If you landed a job, do you think this new ability to implement a CS 101 data structure would let you keep it? Help in your performance in a measurable way? This is what I mean by superficial. The same applies to the LLM work. You studied enough to where you could buzzword it in a 45 minute interview.

My response, which I'll be more clear with: Maybe it's not that bad that we're more careful and these superficial techniques are no longer adequate to get someone a job in this industry.

> I'm not allowed to point out that this is the weakest I've ever seen the market in my decade or so of experience of it.

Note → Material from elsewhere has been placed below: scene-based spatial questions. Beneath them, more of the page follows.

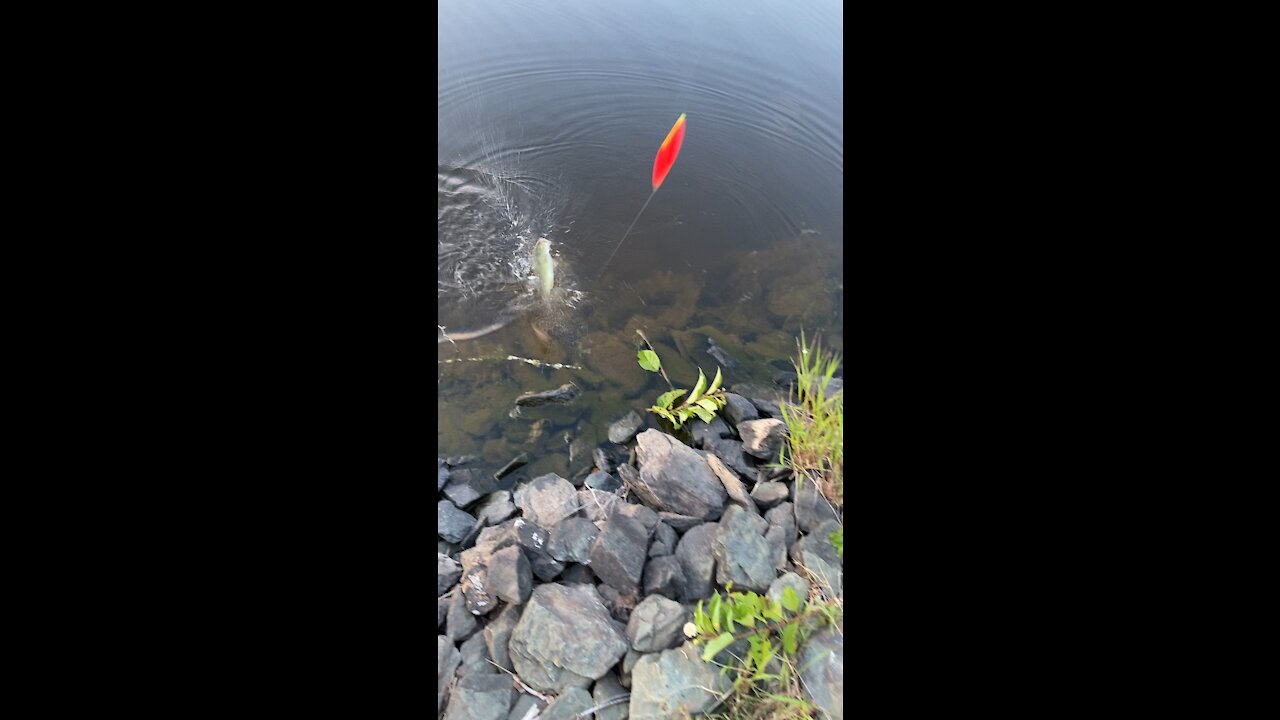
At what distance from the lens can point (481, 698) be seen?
101 centimetres

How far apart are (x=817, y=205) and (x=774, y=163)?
10 cm

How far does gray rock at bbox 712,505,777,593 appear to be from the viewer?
1.08m

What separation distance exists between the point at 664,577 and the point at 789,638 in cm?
18

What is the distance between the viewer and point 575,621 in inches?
41.3

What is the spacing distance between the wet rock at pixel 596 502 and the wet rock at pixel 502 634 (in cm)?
16

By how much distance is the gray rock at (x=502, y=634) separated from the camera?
1035 mm

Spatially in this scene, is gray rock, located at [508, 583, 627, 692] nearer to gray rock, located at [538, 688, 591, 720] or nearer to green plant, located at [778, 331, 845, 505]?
gray rock, located at [538, 688, 591, 720]

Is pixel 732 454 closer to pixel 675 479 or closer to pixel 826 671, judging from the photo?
pixel 675 479

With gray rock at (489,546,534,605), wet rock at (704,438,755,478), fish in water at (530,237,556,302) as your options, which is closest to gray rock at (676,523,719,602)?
wet rock at (704,438,755,478)

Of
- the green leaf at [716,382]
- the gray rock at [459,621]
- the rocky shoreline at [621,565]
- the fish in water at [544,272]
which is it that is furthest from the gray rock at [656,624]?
the fish in water at [544,272]

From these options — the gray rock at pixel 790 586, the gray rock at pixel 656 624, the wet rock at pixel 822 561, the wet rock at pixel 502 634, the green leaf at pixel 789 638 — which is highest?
the wet rock at pixel 822 561

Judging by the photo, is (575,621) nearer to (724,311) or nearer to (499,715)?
(499,715)

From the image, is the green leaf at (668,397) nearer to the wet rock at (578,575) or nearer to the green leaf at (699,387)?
the green leaf at (699,387)
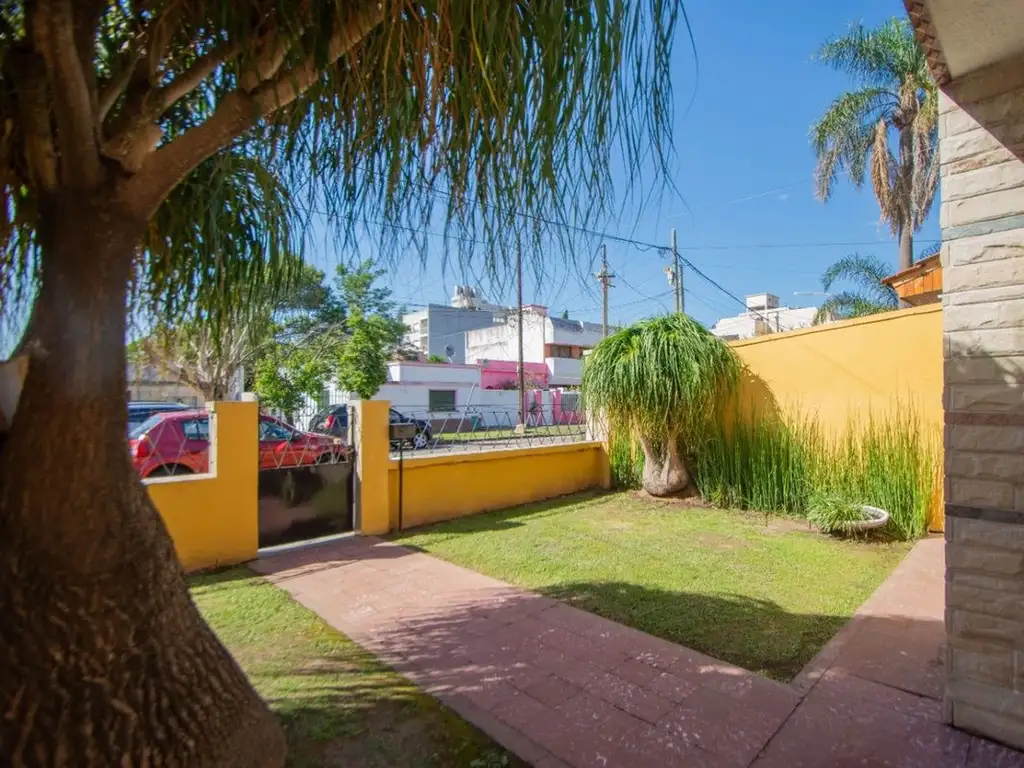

Don't think anyone is preventing you from doing anything.

lhnz|2 years ago

I did land a job making applications for an HFT firm and while I don't think that being able to implement data structures or write my own algorithms is necessarily what will allow me to keep this job, recently I somewhat regularly use the skills I pick up doing competitive programming exercises in my workplaces. Therefore, my answer to your question about whether it will help my performance in a measurable way is: yes.

jonnycoder|2 years ago

Leetcode is not superficial when nearly all companies are using leetcode as a barrier to entry these days. Many of us with 10+ years of experience did not need to practice leetcode to get hired originally, but many would fail miserably today due to the time constraint and necessity to socialize/speak the problem while solving it in 45 min. Some practice problems took me all day at first, but after a while it became a skill of quickly identifying the type of data structure to use and solving it. It's great practice.

As for LLMs, it's probably the best thing to learn right now, especially by building something. I personally believe it will lead to an explosion in potential jobs. It's hard to describe but imagine a software engineer learning how to create a rest api for the first time after doing soap. And then integrating various apis to harness saas products, cloud deployments, etc back in the 2000s.

Then again I also talk to an ex-googler I met on Hacker News who built an LLM app and is now spending most of his time selling his saas product because he can't find a job either. That's a very positive go-getter attitude.

hasty_pudding|2 years ago

Are you seriously saying practicing data structures and algorithms to improve your skills is 'superficial'?